===== SOURCE DOCUMENT
Only child in class of your own race?

Anonymous
My son is in a school right now where he is the only boy of his race. There are also 4 girls of his race. The rest of the class (21 kids) are of a different race.

He only has one friend (a boy ) in the class.. which was also his same class in kindergarten. I have tried to arrange playdates with this boy but so far to no avail. He gets along with the other boys, but is not invited to birthday parties. (He has invited 2 or 3 of the boys in his class to birthday parties, but they do not come.) My son has 3 close friends in our neighborhood who do not go to this school, BTW... they are the same race as he is; he gets along well with them and is a popular playmate.

My son has never expressed feeling awkward or different at school because he is the only boy of his race in the class, but he also doesn't have a lot of friends there. Most of the boys in his class play different sports than he and his out-of-school friends are interested in, and they are involved in different after school activities, so there is little time outside of school where they can get to know each other I guess.

I am considering moving him to a new school for academic reasons. I just learned, though, that this new school is even MORE racially unbalanced, than his current school -- and that is giving me pause. There is a very good chance that at this new school, he will be the only child of his race in his class. Only 2% of this school is our race. 75% is another race, and the third race is 23%.
==========
===== RECORDED INFORMATION
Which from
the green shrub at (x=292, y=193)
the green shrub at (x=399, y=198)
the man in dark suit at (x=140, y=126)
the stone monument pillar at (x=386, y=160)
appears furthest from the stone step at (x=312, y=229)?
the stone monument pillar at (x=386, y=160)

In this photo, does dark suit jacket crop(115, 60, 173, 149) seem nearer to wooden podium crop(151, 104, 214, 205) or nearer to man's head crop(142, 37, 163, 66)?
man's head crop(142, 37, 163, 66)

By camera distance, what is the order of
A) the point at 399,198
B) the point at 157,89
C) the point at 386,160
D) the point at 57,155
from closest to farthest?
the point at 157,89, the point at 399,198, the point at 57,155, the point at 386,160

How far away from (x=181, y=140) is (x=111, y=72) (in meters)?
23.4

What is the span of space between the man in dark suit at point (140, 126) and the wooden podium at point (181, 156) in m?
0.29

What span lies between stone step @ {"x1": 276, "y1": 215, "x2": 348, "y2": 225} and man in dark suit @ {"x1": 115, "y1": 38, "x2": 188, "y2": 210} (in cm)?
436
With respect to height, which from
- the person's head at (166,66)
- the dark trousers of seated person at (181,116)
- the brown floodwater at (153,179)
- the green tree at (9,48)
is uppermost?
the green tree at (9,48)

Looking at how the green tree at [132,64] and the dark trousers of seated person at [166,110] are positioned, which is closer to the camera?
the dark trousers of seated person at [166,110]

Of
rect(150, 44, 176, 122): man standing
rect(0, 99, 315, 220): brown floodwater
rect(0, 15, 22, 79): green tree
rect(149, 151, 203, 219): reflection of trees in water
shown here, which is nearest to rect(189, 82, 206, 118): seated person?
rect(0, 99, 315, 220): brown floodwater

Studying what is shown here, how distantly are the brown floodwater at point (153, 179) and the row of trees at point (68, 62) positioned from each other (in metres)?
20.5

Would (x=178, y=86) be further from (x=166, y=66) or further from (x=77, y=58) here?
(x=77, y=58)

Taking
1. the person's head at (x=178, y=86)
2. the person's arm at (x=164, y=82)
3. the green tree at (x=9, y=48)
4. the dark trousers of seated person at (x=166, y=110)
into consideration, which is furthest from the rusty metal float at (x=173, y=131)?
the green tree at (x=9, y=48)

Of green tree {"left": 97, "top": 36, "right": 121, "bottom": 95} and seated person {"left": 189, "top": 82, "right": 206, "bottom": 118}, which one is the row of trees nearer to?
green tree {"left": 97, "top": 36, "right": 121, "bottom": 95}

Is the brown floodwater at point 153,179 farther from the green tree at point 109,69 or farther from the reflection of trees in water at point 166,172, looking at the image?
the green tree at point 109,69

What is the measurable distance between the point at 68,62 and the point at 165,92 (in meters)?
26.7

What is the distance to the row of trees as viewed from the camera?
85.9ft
==========
*TO DO*.
Return the portion of the forum post on school racial makeup starting at "I am considering" and ending at "race is 23%.", copied word for word. The dataset rows above play no part in what comes next.

*SOLVED EXERCISE*.
I am considering moving him to a new school for academic reasons. I just learned, though, that this new school is even MORE racially unbalanced, than his current school -- and that is giving me pause. There is a very good chance that at this new school, he will be the only child of his race in his class. Only 2% of this school is our race. 75% is another race, and the third race is 23%.